**Document passage**
============================================================

We generate variables with names like x$y for struct { int y; } x; - in theory
the debugger could "magically" associate a print x.y with x$y.  But of course
there is no way to express this in the DWARF.

Richard.


Re: lto gimple types and debug info

2008-07-27 Thread Andrew Pinski
On Sun, Jul 27, 2008 at 11:09 AM, Richard Guenther
<[EMAIL PROTECTED]> wrote:

> We generate variables with names like x$y for struct { int y; } x; - in theory
> the debugger could "magically" associate a print x.y with x$y.  But of course
> there is no way to express this in the DWARF.

Actually there is a way to express this in Dwarf2, using DW_OP_piece.
See the thread at http://gcc.gnu.org/ml/gcc/2005-01/msg00080.html for
more information.

-- Pinski


Re: lto gimple types and debug info

2008-07-27 Thread Daniel Berlin
On Sun, Jul 27, 2008 at 1:18 PM, Mark Mitchell <[EMAIL PROTECTED]> wrote:
> David Edelsohn wrote:
>
>>I do not expect LTO (or WHOPR) to work on AIX -- at least not
>> without a lot of work on wrappers around the AIX linker.  However, I do
>> not understand why enhancing GCC to support LTO -- when GCC is run without
>> enabling LTO -- requires locking GCC completely into DWARF debugging.
>
> I agree that, at least in principle, it should be possible to emit the debug
> info (whether the format is DWARF, Stabs, etc.) once.

No, you can't.
You would at least have to emit the variables separate from the types
(IE emit debug info twice).

>  So, I don't see a
> reason that this makes us a DWARF-only compiler either.
>
> Others have raised the issue of types which are fundamentally transformed by
> the compiler (such as by removing fields).  I think that such opportunities
> are going to be relatively rare; the global "struct Window" object in a GUI
> library full of functions taking "struct Window *" parameters probably isn't
> optimizable in this way.  But there will be situations where this is
> possible and profitable of course.
>
> In that case, I'm not sure that *type* ought to be modified at all, from the
> debug perspective.  To the extent there's still an object of type "struct X"
> around, it's type is still what it was.

Uh, except that if you only write things out once, and have already
written out the variables, the variable no longer has the correct type
if you've rewritten the type, and if we've already emitted debug info,
it won't display properly anymore (since the locations of data members
the type specifies will now be incorrect).

So are you suggesting we emit debug info at multiple times


Re: lto gimple types and debug info

2008-07-27 Thread Mark Mitchell

Andrew Pinski wrote:


Actually there is a way to express this in Dwarf2, using DW_OP_piece.
See the thread at http://gcc.gnu.org/ml/gcc/2005-01/msg00080.html for
more information.

============================================================

**Rows**
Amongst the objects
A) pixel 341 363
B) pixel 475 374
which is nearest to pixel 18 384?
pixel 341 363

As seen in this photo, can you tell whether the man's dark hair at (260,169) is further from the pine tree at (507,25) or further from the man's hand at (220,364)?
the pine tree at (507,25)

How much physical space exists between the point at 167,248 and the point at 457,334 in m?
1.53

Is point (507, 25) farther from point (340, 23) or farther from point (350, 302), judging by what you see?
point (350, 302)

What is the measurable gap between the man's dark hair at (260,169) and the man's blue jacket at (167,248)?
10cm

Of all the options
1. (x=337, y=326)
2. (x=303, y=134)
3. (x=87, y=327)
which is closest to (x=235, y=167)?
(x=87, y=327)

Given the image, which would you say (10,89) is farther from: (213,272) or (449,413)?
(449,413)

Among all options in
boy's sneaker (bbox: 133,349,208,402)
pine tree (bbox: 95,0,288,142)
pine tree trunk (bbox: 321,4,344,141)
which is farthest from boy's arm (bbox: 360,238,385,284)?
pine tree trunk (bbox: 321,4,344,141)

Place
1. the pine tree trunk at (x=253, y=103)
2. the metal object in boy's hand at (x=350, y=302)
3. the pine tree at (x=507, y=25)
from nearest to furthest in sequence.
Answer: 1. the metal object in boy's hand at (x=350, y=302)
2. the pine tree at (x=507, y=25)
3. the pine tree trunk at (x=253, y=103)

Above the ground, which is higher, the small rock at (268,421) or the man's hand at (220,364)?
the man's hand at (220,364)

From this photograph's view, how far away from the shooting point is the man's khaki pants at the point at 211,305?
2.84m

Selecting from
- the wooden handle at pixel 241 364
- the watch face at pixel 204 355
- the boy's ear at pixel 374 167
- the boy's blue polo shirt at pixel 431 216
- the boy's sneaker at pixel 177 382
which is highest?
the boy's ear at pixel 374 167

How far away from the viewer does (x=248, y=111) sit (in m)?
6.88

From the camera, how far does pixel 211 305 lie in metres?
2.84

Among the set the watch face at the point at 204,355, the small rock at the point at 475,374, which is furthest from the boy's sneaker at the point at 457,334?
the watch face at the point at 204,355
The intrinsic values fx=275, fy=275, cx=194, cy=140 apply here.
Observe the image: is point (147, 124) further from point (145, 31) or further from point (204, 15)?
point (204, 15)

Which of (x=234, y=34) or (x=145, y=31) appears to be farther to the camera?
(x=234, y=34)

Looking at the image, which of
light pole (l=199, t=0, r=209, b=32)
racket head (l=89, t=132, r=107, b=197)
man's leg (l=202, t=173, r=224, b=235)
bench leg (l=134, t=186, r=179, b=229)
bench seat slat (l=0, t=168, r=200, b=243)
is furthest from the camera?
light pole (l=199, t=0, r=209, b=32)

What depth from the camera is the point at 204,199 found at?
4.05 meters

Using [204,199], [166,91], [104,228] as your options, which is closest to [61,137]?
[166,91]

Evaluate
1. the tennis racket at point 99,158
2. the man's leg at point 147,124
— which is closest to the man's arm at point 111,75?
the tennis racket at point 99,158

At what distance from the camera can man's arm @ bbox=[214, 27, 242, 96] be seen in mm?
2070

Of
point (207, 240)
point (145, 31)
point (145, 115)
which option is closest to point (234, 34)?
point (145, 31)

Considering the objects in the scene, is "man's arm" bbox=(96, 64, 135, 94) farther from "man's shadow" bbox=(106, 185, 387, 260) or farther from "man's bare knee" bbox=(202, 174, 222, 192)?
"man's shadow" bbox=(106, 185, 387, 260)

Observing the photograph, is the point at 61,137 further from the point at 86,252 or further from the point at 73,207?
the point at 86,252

============================================================

**Task to complete**
Write the next part of the mailing-list thread on LTO gimple types and debug info, picking up after its last line. You won't need the listing for this.

**Response to this task**
And if that's not sufficient, we can of course add extensions to DWARF 
that do represent it -- and that would be better than modifying the 
debugger to make assumptions about magic variable names.


--
Mark Mitchell
CodeSourcery
[EMAIL PROTECTED]
(650) 331-3385 x713


Re: lto gimple types and debug info

2008-07-27 Thread Mark Mitchell

Daniel Berlin wrote:


I agree that, at least in principle, it should be possible to emit the debug
info (whether the format is DWARF, Stabs, etc.) once.


No, you can't.
You would at least have to emit the variables separate from the types
(IE emit debug info twice).


Yes, of course; that's what everyone is talking about, I think.  "Emit" 
here may also mean "cache in memory some place", rather than "write to a 
file".  It could mean, for example, fill in the data structures we 
already use for types in dwarf2out.c early, and then throw away the 
front-end type information.


--
Mark Mitchell
CodeSourcery
[EMAIL PROTECTED]
(650) 331-3385 x713


Re: lto gimple types and debug info

2008-07-27 Thread Kenneth Zadeck

Daniel Berlin wrote:

On Sun, Jul 27, 2008 at 1:18 PM, Mark Mitchell <[EMAIL PROTECTED]> wrote:
  

David Edelsohn wrote:



   I do not expect LTO (or WHOPR) to work on AIX -- at least not
without a lot of work on wrappers around the AIX linker.  However, I do
not understand why enhancing GCC to support LTO -- when GCC is run without
enabling LTO -- requires locking GCC completely into DWARF debugging.
  

I agree that, at least in principle, it should be possible to emit the debug
info (whether the format is DWARF, Stabs, etc.) once.



No, you can't.
You would at least have to emit the variables separate from the types
(IE emit debug info twice).

  

 So, I don't see a
reason that this makes us a DWARF-only compiler either.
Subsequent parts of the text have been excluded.